Wife is such a loaded word for lesbians. When I married my girlfriend, it took at least six months before I could call her wife. I’d skate around the issue; she was my partner, my spouse, my lover. All of those words seemed more appropriate than wife. Wife comes with ownership — baggage neither of us could carry.
My wife makes quite a first impression, a large personality that no one could tame, let alone own. She is at once personable, caring, totally funny and wrong — my favorite traits in a woman, self possessed and completely open to the world’s possibilities.
We had been friends for 10 years, a common ex introduced us (how very lesbian). We watched each other date the wrong people, bitched about our crazy current and ex-girlfriends while shamelessly flirting with the next bad plan. We both needed each other and had no idea. In town for a freelance gig, I brazenly teased her across the bar, claiming I was free and in control. Didn’t need anyone. Ready to explore what the world had to offer, by myself if need be. No one was going to tie me down again. I was my own woman.
Boastfulness was betrayed by emotions we were not ready for but, surprisingly, receptive to.

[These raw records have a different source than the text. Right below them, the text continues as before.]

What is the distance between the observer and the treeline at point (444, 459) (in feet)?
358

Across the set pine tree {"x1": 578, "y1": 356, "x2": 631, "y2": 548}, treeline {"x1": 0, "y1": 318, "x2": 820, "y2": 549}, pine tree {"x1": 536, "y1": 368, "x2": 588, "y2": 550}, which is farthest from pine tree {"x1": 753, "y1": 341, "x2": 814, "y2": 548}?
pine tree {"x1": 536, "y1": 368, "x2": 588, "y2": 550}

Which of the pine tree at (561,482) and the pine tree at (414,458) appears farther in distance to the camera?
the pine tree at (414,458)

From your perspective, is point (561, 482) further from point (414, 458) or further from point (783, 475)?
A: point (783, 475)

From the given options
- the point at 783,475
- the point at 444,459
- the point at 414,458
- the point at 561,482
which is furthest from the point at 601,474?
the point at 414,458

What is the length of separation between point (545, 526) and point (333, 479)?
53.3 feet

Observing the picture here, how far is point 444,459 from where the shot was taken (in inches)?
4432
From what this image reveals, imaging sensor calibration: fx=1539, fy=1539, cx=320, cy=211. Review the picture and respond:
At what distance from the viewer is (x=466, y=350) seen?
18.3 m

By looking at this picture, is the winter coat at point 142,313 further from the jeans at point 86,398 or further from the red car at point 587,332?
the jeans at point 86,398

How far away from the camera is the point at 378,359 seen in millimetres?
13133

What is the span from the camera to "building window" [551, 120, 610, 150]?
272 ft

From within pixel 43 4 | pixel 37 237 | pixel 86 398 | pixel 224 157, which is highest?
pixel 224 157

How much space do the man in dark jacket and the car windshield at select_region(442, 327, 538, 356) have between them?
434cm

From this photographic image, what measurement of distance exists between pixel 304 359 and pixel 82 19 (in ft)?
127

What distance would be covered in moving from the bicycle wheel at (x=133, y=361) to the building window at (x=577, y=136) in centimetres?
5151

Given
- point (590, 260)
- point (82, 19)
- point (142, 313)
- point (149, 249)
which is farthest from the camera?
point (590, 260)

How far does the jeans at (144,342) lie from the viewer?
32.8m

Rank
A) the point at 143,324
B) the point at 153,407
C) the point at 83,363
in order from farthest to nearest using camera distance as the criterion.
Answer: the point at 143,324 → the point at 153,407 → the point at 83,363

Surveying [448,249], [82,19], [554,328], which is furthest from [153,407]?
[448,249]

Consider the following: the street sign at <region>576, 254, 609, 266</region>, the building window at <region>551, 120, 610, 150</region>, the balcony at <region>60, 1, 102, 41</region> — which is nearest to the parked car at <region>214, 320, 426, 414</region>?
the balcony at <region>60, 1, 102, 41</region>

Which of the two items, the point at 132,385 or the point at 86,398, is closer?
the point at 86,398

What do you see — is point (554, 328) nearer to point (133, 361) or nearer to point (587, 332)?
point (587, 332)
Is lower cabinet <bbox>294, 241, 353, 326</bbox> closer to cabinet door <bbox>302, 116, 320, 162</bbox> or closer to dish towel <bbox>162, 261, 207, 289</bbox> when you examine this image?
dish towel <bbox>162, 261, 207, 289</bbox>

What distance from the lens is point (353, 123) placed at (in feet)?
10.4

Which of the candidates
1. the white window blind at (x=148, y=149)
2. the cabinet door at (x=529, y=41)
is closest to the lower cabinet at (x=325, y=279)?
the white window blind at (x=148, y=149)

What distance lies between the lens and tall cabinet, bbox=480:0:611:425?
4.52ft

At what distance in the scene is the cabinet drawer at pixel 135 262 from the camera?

Four years in, while on the annual family vacation to the Outer Banks, I asked her mother — a proper, Southern, African-American woman — what she thought about us getting married. I was cautious, explaining to her that I thought even though it wouldn’t be legal where we lived, this was right for us. I loved her daughter and wanted her forever. Her mom was honest, open and wanted to be there for us. Of course she also told me she wished my name was Kevin. But she suggested I take my chances with the family and see what happened — they all loved us but there were no guarantees. It was amazing to hear her so openly affirm our relationship and even promise to drag her husband to the ceremony. Though I never told my partner about our chat, her mother’s support took my breath away. Love finally won.
Chief Justice John Roberts Jr. legalized gay marriage in Washington D.C. in March 2010. I decide to break out the romantic proposal. “Baby, are we idiots? Shouldn’t we take advantage of this window and at least be grandfathered in when the courts change their minds again?” No bended knees, no knight in shining armor. Just the simple truth, a practical reality that we could and should take care of each other. Unbelievably, she said yes.
Six weeks later we married on a beautiful day, the perfect day, filled with fall leaves and an afternoon full of our personal and biological families’ blessings. A real church wedding, who’d have thought it was possible? I, for one, had given up on that when I came out. I was doomed to be a lonely freak forever. I would never be subjugated to the relationships I witnessed as a kid. Yet for the first time in my adult life, I felt like I belonged to the world. Like a legitimate adult. No one blinked when two middle-aged women declared their love in front of God and family. They celebrated our desire to love and take care of each other. I felt strangely complete.
The word “wife” reeks of subjugation and roles we couldn’t play. We are partners in almost every sense of the word. We are eldest daughters; no one is going to tell us what to do, think or be. The concept was contrary to who are.
After spending years inventing ourselves we are going to have to keep inventing. Good dykes have bitches, lovers, girlfriends and, now, wives.